- Exercise requirements: Below are entries with pictures in them. Output exactly the lines starting at the line with "Simply Slim Woolen Red Round Neck Dress" and ending at the line with "99 for 1 books", both included, but not the pictures.

- Captioned web images:
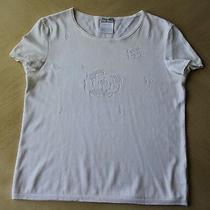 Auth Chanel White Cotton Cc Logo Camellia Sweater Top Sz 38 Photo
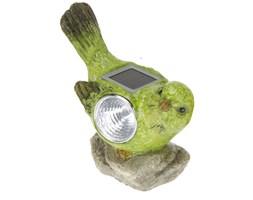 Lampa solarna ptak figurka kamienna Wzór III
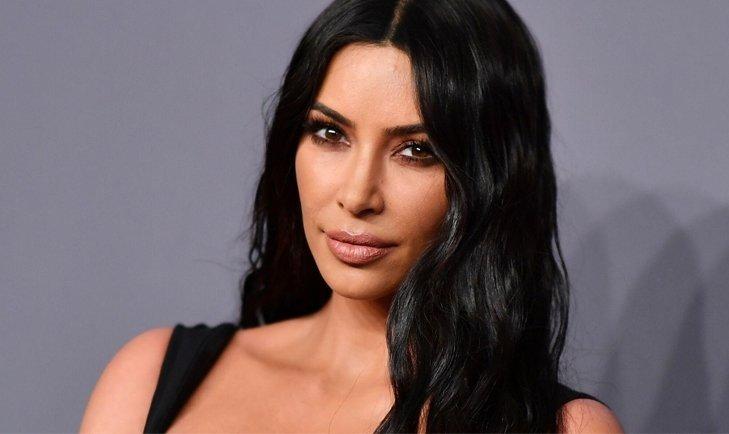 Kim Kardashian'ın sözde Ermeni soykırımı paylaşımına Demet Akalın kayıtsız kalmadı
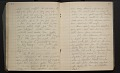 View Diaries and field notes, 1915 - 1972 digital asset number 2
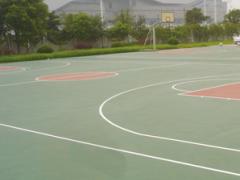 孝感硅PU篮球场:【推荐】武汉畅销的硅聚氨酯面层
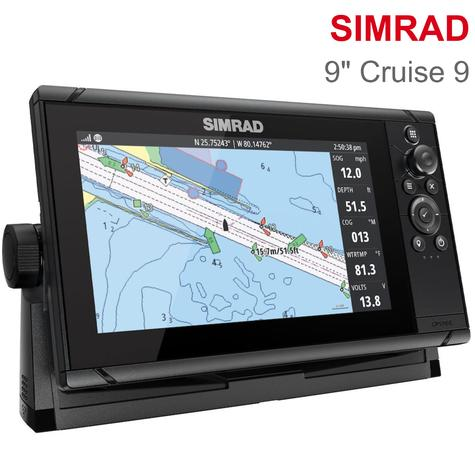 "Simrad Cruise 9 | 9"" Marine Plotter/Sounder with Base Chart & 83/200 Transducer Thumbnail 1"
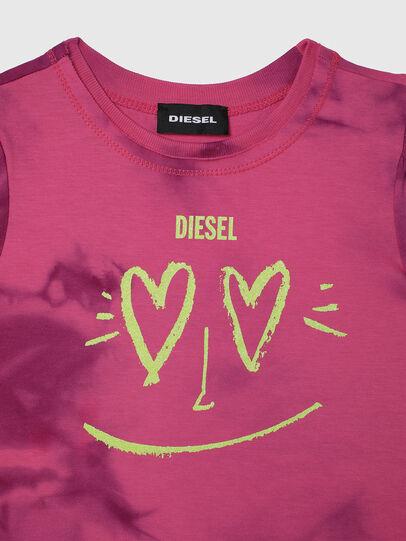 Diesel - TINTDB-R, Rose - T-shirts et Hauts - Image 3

==

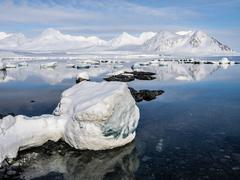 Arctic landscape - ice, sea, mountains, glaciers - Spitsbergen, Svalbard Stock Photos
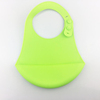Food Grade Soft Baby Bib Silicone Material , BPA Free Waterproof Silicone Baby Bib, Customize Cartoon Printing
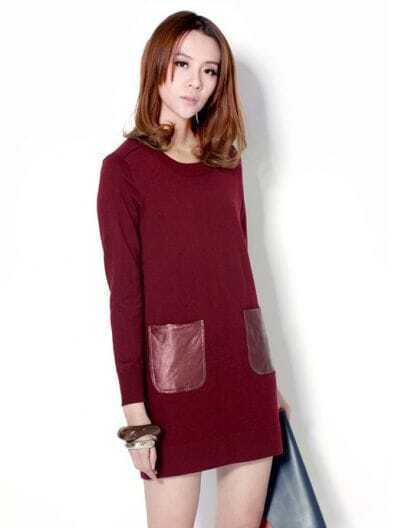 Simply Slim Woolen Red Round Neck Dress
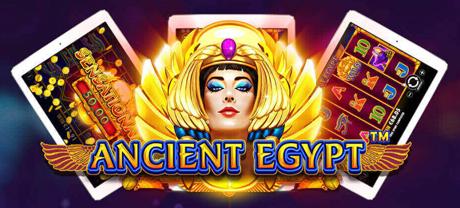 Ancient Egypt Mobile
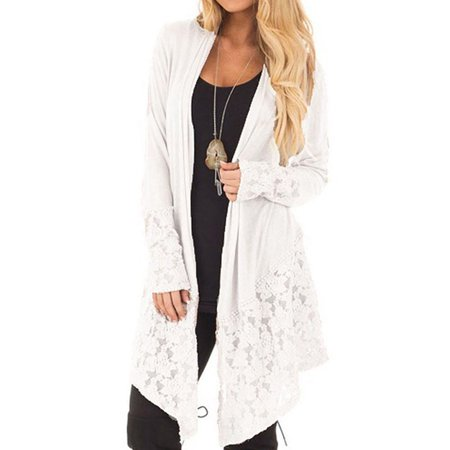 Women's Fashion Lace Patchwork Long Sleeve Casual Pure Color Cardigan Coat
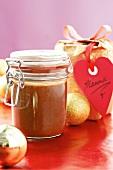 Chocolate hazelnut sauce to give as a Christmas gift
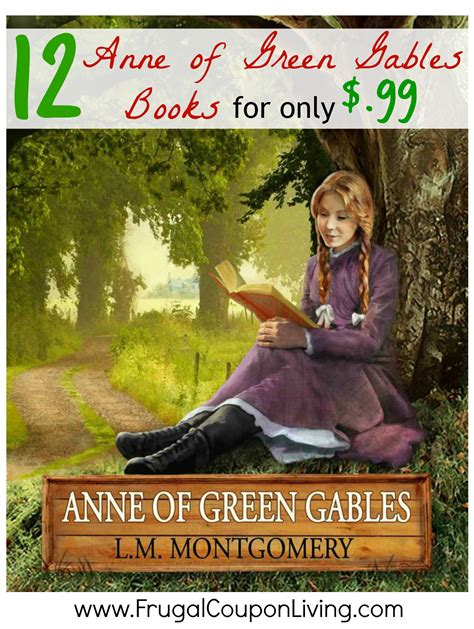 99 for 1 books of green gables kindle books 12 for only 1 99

- Exercise output:
 Simply Slim Woolen Red Round Neck Dress
 Ancient Egypt Mobile
 Women's Fashion Lace Patchwork Long Sleeve Casual Pure Color Cardigan Coat
 Chocolate hazelnut sauce to give as a Christmas gift
 99 for 1 books of green gables kindle books 12 for only 1 99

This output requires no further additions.